Un’altra ragione, di certo più approssimabile a una valutazione oggettiva, è quella rappresentata dal rapporto statistico con gli expected goals (in questo articolo era già stata approfondito l'argomento). Il Napoli spreca molto, troppo. Il volume di gioco sviluppato dagli uomini di Ancelotti non concretizza sotto porta quanto invece imporrebbe una tale qualità tattica. Ecco che, nell’arco di un intero campionato, i tanti errori di conclusione risultano determinanti in misura così ampia. E, del resto, quest’anno il Napoli è anche riuscito ad alzare (più di un punto) la media di tiri a partita di quella, comunque alta, registrata lo scorso anno con Sarri.

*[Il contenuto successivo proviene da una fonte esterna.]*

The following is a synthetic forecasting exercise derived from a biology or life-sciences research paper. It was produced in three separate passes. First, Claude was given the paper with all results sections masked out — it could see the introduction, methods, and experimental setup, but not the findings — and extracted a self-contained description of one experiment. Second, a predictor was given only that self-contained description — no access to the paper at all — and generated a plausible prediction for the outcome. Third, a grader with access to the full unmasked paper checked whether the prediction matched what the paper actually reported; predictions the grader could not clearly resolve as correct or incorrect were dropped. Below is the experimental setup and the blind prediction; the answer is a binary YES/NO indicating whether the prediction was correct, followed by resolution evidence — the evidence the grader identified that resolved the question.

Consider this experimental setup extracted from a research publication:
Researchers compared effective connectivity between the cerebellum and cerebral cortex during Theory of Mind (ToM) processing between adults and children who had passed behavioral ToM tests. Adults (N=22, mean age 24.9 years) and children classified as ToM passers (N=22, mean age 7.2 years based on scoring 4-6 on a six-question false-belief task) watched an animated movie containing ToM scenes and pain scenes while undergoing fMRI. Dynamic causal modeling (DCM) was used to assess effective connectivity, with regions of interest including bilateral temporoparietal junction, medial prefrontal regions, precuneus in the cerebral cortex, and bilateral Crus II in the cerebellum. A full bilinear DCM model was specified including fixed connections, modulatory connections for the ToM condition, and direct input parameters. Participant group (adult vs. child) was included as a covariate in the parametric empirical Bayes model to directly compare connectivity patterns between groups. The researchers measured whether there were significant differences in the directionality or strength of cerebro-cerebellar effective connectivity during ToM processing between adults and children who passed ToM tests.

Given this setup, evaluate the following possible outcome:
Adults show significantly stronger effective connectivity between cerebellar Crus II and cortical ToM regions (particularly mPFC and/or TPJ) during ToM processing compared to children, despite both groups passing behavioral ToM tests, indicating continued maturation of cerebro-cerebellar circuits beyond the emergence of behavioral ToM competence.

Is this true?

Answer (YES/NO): YES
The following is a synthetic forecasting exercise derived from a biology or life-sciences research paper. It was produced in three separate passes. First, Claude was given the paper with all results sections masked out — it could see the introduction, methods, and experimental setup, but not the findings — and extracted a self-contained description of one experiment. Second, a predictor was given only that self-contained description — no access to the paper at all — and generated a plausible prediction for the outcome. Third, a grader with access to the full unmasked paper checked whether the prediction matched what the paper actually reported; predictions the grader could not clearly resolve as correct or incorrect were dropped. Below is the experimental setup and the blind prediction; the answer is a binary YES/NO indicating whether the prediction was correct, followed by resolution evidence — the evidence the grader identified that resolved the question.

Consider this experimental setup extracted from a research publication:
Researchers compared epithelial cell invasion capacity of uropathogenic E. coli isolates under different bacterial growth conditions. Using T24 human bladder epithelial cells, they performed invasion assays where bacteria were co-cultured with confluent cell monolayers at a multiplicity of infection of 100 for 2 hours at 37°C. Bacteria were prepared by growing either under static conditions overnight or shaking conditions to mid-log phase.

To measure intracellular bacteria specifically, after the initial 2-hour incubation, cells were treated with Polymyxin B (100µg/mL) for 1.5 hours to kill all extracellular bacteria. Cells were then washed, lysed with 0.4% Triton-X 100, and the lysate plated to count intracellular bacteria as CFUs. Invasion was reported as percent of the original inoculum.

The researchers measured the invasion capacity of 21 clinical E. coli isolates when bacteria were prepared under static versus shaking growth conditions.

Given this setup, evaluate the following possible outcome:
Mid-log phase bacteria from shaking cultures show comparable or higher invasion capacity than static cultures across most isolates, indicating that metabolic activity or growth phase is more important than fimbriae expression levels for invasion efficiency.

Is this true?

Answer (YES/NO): NO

Queste considerazioni, sia pur supportate da report numerici, come già avvisato in partenza, non possono essere considerate determinanti per una lettura postuma oggettiva della classifica. Si tratta di dati relativizzanti, ma comunque indicativi. Un diverso comportamento rispetto alla capacità di non sprecare punti con squadre oggettivamente inferiori sul piano tecnico, tattico e atletico, comporterebbe per il Napoli la possibilità di esercitare una pressione diversa in classifica, oltre che arrivare a competere per il primato fino alla fine, condizionando anche il comportamento dell’avversario. In pratica, cambierebbero i parametri della competizione, più fragili e delicati per le dirette contendenti al titolo. Sempre restando alle attuali forze di campionato.